Similarly, the Rev. Tim Berlew of First United Methodist Church said there is no such thing as a set biblical marriage, partly because God seems to bless various arrangements throughout scripture.

Others, such as Pastor Dave Nelson of Great Lakes Church, are steering clear of even discussing the matter.

“I’ve intentionally chosen to stay away from the controversy of those issues, because our church will never be defined by those types of issues,” Nelson said. “I believe that anybody can be a follower of Jesus Christ. We don’t want to alienate a big group of people.”

Nelson said there are gays and lesbians at Great Lakes and that anyone is welcome to come.

More discussions, debating ahead

Carlson and Hayward are thankful they have not had to face challenges from homosexuals in their congregations.

“I would like to think that I would receive them, but it wouldn’t alter the way I preach,” Carlson said.

“At some point, I’m certain we’d have to sit down and chat. If I’d happen to see behavior that was inappropriate, I would need to say ‘there is a time and place,’” he added. For Carlson, inappropriate conduct would be any display of affection, even holding hands or kissing.

Hayward said he would not provide communion to those in an active same-sex relationship, although he said that decision would cause him deep anguish. He also does not believe those in a committed same-sex relationship go to heaven.

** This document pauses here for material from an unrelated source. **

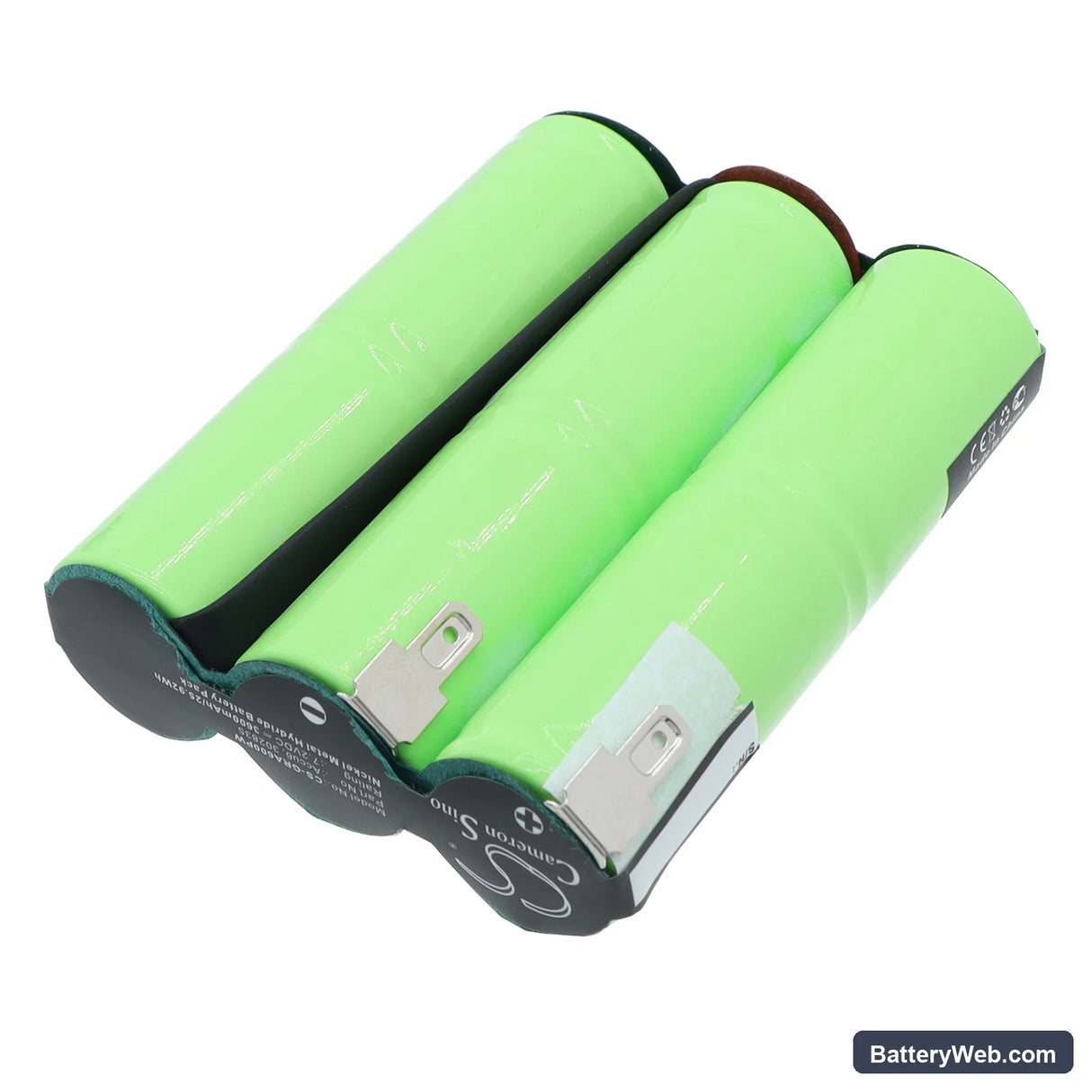 Wolf Garten Grasschere Replacement Battery, 7.2V, 3600mAh, Ni-MH 2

That counters with Pope Francis, who earlier this summer made off-the-cuff remarks to reporters about gay priests while aboard the papal plane leaving Brazil, the site of his first foreign trip. “If someone is gay and he searches for the Lord and has good will, who am I to judge?” Francis said, The New York Times reported.

Asked about Francis’ recent comments regarding gay priests, Hayward was perplexed.

“I would be a little concerned if he said it’s okay to have gay priests,” admitting he does not know the whole context of Francis’ remarks. “Sometimes we say ‘gay’ meaning someone is gay and sometimes we mean ‘gay’ to mean one who actively promotes that lifestyle.”

Meanwhile, recent polls suggest growing acceptance for marriage equality in Wisconsin. Just six years ago, voters approved 59 to 41 a same-sex marriage ban. However, a new poll from Public Policy Polling shows 44 percent support same-sex marriage, while 46 percent still do not.